I don't feel that what I am doing is all that brave.  There are other people's whose challenges are much harder.  Having a sick child with something that lasts for months and not being able to fix it, that is what I think of when I think of bravery (and stress too).

This is my body.  I get to make decisions about what is right for me.  I am making choices and plans that will keep me alive and healthy and active.  But I think I am doing the best that I can with what I have moment to moment to live.  I think for me that is an internal kind of surrendering.  One that I have not often had to face before.  I am not sure I would describe that as bravery.  I think for me the word would be serenity.  I feel serene because I have confidence in the choices I have made and am making.

Monday, February 1, 2010

Prepping for Chemo number 2 of 4


I thought I would share my first headstand since my surgery December 14th.  I did it Sunday morning after 30 minutes on the elliptical and an hour of stretching and yoga.   Inversions are wonderful and calming.  Perhaps I should do one during chemo?  Just kidding. I leave for chemo in an hour.  People have been telling me how brave I am.  I am nervous, scared and worried about side effects and what the week will be like.  So much for bravery.  As you can see, besides being bald, my outside health is fine even three weeks into chemo.  Just my insides are a bowl of Jello. 

Photo credit to my personal paparazzi and husband Ken.

Tuesday, January 26, 2010

Expandable Ta Ta's

During my skin saving mastectomy, I had "expanders" put under my chest wall.  These silicone bags mimic breasts.  When they were inserted they put 200 cc's of Saline in them.  So when I came home from the hospital, I was swollen and I wasn't flat.  That's about all I'm going to say about that.

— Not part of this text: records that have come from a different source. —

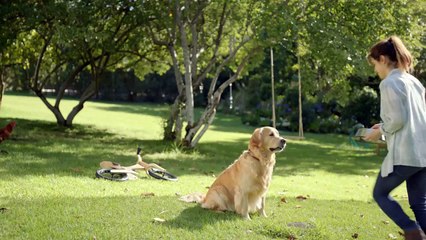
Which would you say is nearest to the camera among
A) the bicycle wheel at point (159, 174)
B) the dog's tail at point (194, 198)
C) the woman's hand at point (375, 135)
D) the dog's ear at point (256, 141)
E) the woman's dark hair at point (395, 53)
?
the woman's dark hair at point (395, 53)

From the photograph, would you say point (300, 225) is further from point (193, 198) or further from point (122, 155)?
point (122, 155)

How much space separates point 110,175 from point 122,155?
373 centimetres

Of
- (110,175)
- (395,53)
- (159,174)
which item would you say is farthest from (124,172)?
(395,53)

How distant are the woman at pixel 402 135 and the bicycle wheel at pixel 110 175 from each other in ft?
17.3

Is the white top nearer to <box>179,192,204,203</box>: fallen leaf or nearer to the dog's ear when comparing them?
the dog's ear

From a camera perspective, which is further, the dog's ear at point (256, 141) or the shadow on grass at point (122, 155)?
the shadow on grass at point (122, 155)

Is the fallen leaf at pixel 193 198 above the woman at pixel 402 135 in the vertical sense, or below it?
below

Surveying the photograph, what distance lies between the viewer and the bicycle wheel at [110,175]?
8.44 metres

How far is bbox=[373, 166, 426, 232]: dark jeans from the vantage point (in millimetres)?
3912

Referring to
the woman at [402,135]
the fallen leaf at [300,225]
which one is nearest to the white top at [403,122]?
the woman at [402,135]

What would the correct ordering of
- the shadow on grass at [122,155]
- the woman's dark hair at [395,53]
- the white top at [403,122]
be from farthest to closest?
the shadow on grass at [122,155]
the woman's dark hair at [395,53]
the white top at [403,122]

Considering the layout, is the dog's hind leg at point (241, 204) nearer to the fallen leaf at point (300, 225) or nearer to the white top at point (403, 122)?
the fallen leaf at point (300, 225)

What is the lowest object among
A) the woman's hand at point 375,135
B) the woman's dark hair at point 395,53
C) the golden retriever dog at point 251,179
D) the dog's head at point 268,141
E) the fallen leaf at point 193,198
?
the fallen leaf at point 193,198

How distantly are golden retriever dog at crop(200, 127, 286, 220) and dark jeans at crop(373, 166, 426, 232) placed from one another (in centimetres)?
207
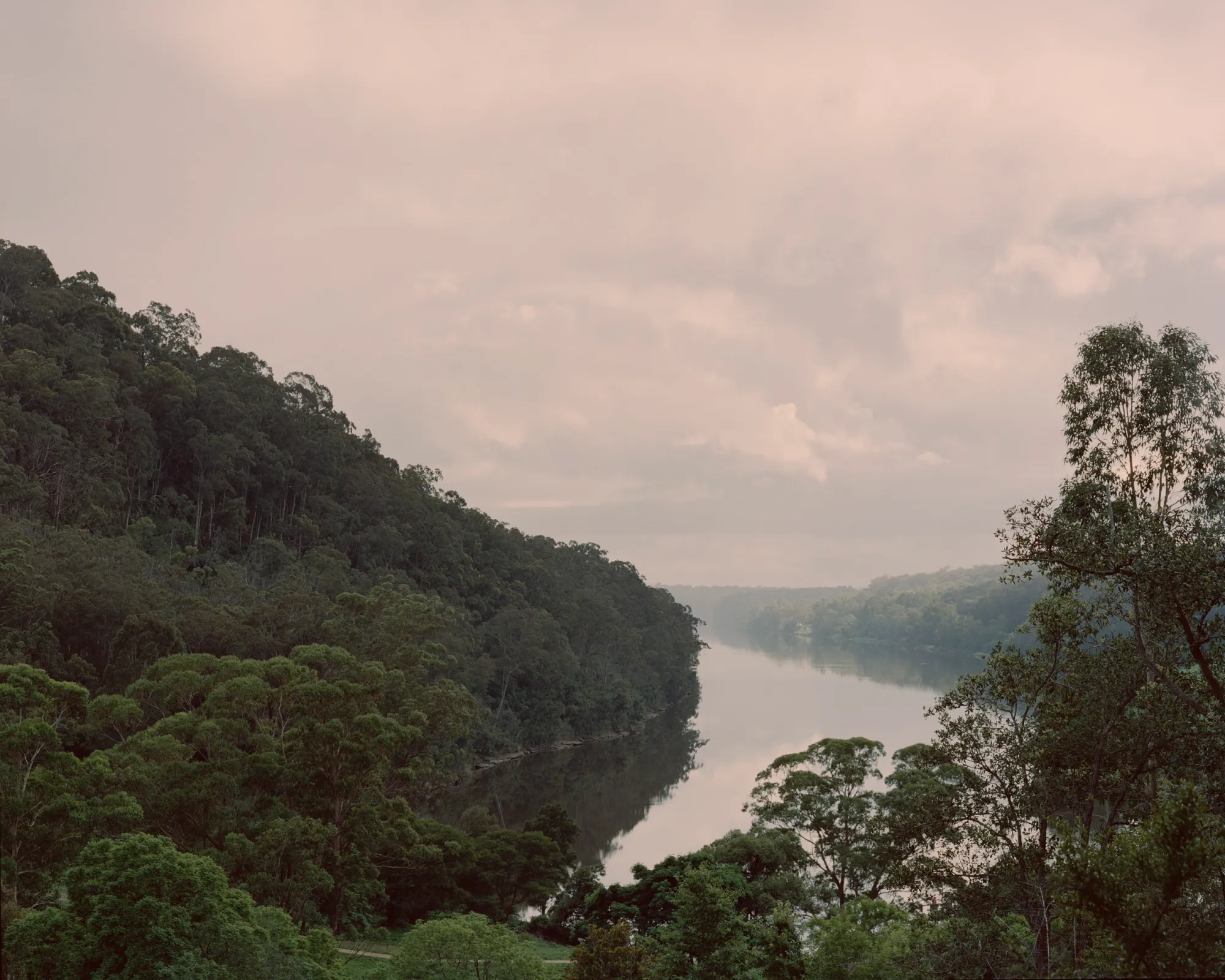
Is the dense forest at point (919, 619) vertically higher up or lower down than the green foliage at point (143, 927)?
lower down

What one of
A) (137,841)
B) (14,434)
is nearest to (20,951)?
(137,841)

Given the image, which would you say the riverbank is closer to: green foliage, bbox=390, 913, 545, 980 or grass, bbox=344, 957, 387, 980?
grass, bbox=344, 957, 387, 980

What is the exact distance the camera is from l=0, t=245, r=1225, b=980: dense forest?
1014 cm

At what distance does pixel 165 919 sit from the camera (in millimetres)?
11391

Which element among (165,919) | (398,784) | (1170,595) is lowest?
(398,784)

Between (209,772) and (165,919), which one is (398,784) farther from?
(165,919)

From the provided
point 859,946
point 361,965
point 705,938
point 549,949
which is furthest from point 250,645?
point 859,946

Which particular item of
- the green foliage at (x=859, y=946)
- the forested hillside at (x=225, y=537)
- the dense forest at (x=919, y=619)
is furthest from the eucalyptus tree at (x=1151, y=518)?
the dense forest at (x=919, y=619)

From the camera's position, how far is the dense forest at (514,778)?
10.1 m

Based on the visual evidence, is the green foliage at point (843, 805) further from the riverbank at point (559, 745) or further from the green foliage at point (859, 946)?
the riverbank at point (559, 745)

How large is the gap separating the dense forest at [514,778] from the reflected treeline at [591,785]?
3.26ft

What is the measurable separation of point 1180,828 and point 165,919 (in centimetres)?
1115

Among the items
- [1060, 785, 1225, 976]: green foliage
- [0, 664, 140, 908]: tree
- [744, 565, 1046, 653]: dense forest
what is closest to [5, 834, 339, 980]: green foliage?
[0, 664, 140, 908]: tree

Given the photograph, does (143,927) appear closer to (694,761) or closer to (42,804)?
(42,804)
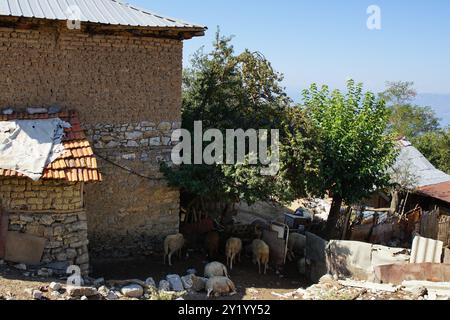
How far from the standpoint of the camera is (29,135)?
33.4 ft

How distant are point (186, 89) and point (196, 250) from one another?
15.2 ft

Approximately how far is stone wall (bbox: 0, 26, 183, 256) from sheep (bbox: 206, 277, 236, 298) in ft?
8.36

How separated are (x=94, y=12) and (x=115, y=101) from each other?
1959 mm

So, Friday I had Saline added to my Ta Ta's.  In case you hadn't heard, I'm not calling them breasts anymore, I'm calling them Ta Ta's.  These aren't really breasts just a close facsimile.  I can feel the areas where there are seams and edges.  The final implants won't have those and are more comfortable.  These feel awkward most of the time.  Although some of that can just be the nerves recovering from the damage of the surgery.

It has been almost 6 weeks since my surgery and the muscles in my chest were finally comfortable.  The 200 lb man that has been standing my chest since the surgery was gone. The wounds are completely healed and I was ready for the next steps.

Who knew that I got to pick what size I will be?  The expanders that are in place now do exactly that: expand.  They just keep adding saline.  There are magnets in the expanders.  I went into the Plastic Surgeon's office and the nurse, also named Michelle, put a little tiny magnet against the top of my chest and it wiggled as she moved it.   Then she inserted a needle and pumped liquid in at the spot where the magnet is.  There is a special sealed area where they can insert and it stays in. At some point you have to just laugh at the ludicrousness of all of this.  And then you marvel at the medical technology that makes this all possible.

It didn't hurt much.  On one side, my nerves are still so damaged from the surgery that I didn't even feel the needle.  The other hurt a bit.  But I now have 250 cc's of Saline and am on my way to about 400 cc's (that is about what I was before, they say).

It would be entertaining and Ken and I have joked to think that they could be adjustable week by week.  Have a black tie, insert saline.  Going bike riding for the week, remove some.  The world could be an even stranger place.  But I do have to say, as I have obsessed about the new Ta Ta's for a day, it does feel better to be more normal sized. I mean, I didn't think I was even feeling bad about them before.  I thought I had more important things to worry about.  But I just feel better to not have them be quite so misshapen with the scars being so prominent.  With the addition of Saline, they are starting to look like, well, like Ta Ta's.